The gradients of the salt concentration in the porewater caused by the plant water extraction have a significant effect on the growth dynamics of the mangrove population, especially in the landward area. Further, it can be concluded from the results that the influence of tides is a major influencing factor on the gradients of salinity concentration in bottom water. This influence is greatest at the seaward end of the transect. As the height of the tide decreases, or the duration of inundation decreases, the feedback between plant water and bottom water budgets takes on increasing importance in this process.

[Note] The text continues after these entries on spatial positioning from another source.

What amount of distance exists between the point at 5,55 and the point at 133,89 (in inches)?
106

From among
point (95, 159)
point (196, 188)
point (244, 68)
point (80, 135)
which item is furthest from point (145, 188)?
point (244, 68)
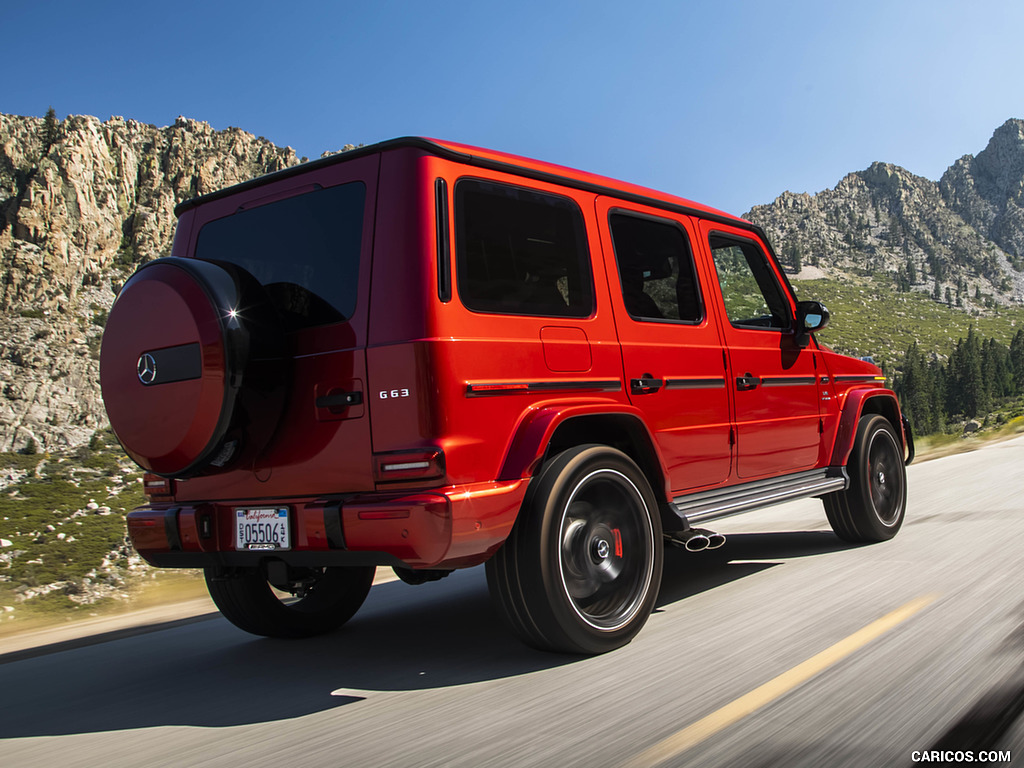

Using the sensitivity analysis of the model with respect to species dominance, it was shown that species composition can be described by considering soil water balance and plant water withdrawal across the system boundary. By variation of just two parameters (see Table 3) that directly affect tree water uptake, typical zonation patterns in mixed mangrove forests could be reproduced. This was accomplished even with roughly estimated plant-specific parameters for one of the two species. If the boundary conditions of the salt concentrations on the land- and seaward side are both chosen very high or very low, monoculture forests are formed. If a moderate mean value of the salinities is chosen, mixed forests of both species are formed. These show zones with clear dominance of one species, separated by sharp transitions. These transitions are shown to depend on the porewater salinity. The species composition in the model agrees with the measured field data.

Outlook

There is evidence in the literature that mangroves adapt to their environmental conditions over time. A lower salt concentration in the bottom water provides higher xylem conductance and thus greater transpiration. At the same time, however, a low salt concentration in the subsurface also provides higher leaf water potentials that inhibit transpiration. These mutually balancing processes provide approximately constant transpiration rates at different porewater salinities. A more detailed study of these processes may help to understand the ability of mangroves to adapt their physiology to appropriate sites prevailing environmental conditions.

Precipitation was not dynamically integrated as a separate process in this project, as still described, but is represented by the land-based constant boundary condition of water level and salinity. The Exmouth Gulf is generally a region of very low annual precipitation sums. However, the variability of individual rainfall events is very high. Due to cyclones, heavy rainfall events occur regularly and account for a not insignificant portion of the total precipitation. The influence of precipitation on the mangrove population was studied indirectly by setting different values of the boundary condition of landward porewater salinity. Since this boundary condition was shown to be a very sensitive variable, it follows that precipitation also has an influence on mangrove species composition and, in general, the formation of typical mangrove forest structures. In the course of climate change, it can be assumed that heavy rainfall events or generally extreme weather situations will increase and that sea level will rise. Since the model was able to represent the populations according to reality, it could also be used to investigate the effects of climate change on the sensitive ecosystems of the mangrove forests. Further, the model can provide important clues in the study of all relationships between forest structures and plant characteristics. Models that represent the processes based on more conceptual approaches than MANGA can be calibrated and verified with MANGA.